Lightning Offer Blueprint for Success

The Tampa Bay Lightning are offering a blueprint to the Rays and Buccaneers as to how to build a fan base in the Tampa Bay area.  If you have read the national newspapers recently you would get the impression that this area is not capable of supporting any sports franchises, but that’s actually quite far from the truth.

The Rays are embroiled in a dangerous game of chicken with the business leaders in the area and the Bucs owners feel it more important to put their focus on Manchester United of the English Premier, which is understandable because United was recently recognized as the most profitable sports brand in the world rather than on the NFL franchise.  Both the Rays and Bucs are having a hard time getting the support from the community in attendance, money from local business for sponsorships or season tickets and any sort of respect but the national media in any of the sports leagues.

The Bucs have had all but just a handful of home games blacked out on local television in the last two years, and if you listen to the statements coming out of the Rays you would think that their building was empty with no one showing up for any of their games.  Well it’s time for those franchises to stand up and take responsibility for the way they are running their teams, because despite the excuses you hear from those teams, the Bolts are proving all of those excuses as nonsense if you do things the right way.

For the Rays, they claim no corporate support, but are they working hard enough to garner the support?
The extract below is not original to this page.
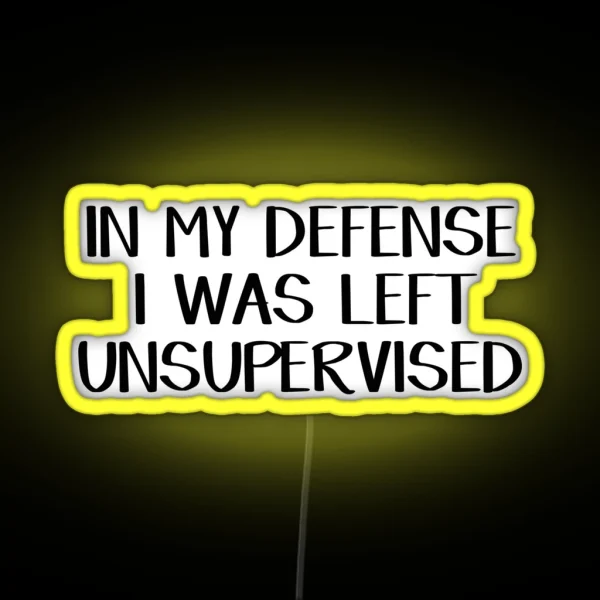 In My Defense I Was Left Unsupervised RGB Neon Sign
The Lightning certainly are doing so, as they have announced in the last month deals with businesses such as Coors Light, PNC Bank, Little Caesars Pizza and BCBS of Florida.  Those are not exactly “Mom and Pop” organizations, so are the marketing departments of the Rays and Bucs working hard enough? It certainly appears that the Bolts are pushing all the right buttons.
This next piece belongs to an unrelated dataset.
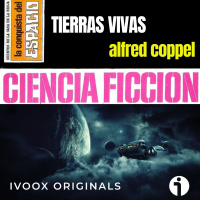 Tierras vivas, de Alfred Coppel - Episodio exclusivo para mecenas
Both the Rays and Bucs talk of a lack of support from the community, yet you do not hear that from the Lightning. Instead, they continue to involve the community with the marketing campaigns.  Last year they had the “All In” campaign and this year it’s “Be the Thunder” which are catchy campaigns that people will not soon forget.  There have also been claims of attendance figures out of the NFL and MLB teams in the market place, well what do the Bolts do, take out about 1000 seats to put in an organ to improve the “Fan Experience.”  If you were in the building last year, you witnessed a building attendance in the St. Pete Times Forum and this year the Lightning announced they doubled their season ticket base from last year to this year.

Let’s look at the ownership of each franchise. The Bucs’ ownership is divided across the pond with Manchester United, so you cannot tell me that the Bucs are not second class when you compare the two franchises. And frankly, it’s easy to understand why Manchester United receives the lion’s share of the attention, but it’s not necessarily fair to the Bucs or their fans.
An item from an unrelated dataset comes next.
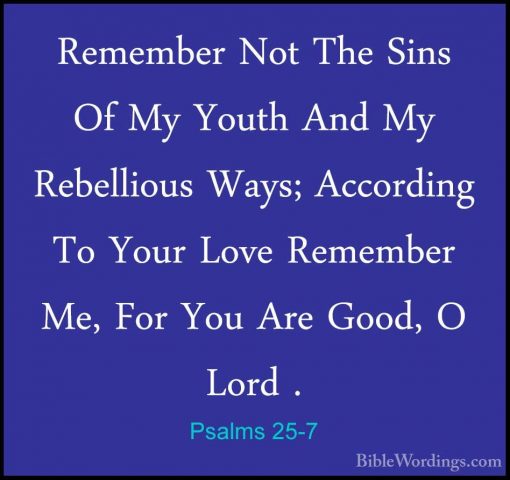Psalms 25-7 - Remember Not The Sins Of My Youth And My RebelliousRemember Not The Sins Of My Youth And My Rebellious Ways; According To Your Love Remember Me, For You Are Good, O Lord .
The Rays off the field appear to be an utter disaster with what seems to be PR nightmare after PR nightmares as they criticize everyone in this community from the fans to the leaders and the business community.  I say “appear” because I believe Stuart Sternberg is playing a very calculated game here, and he is trying to force his way out of this area whether it be to move the team to Orlando (for one example) or whether it be the same deal John Henry got from MLB when he sold the Marlins and bought the Red Sox.

Meanwhile, Lightning owner Jeff Vinik has come in from the start and voiced his support for the community and the area as a whole.  He has consistently demonstrated through his actions – whether by hiring a hockey icon like Steve Yzerman to run the team or by committing $10 million in charitable donations to the area or by investing $40 million of his own money to renovate the St Pete Times Forum – that he’s dedicated to making hockey work in Tampa.  Vinik and the rest of the Lightning franchise just get it, and the other professional sports franchises in this market could take some lessons.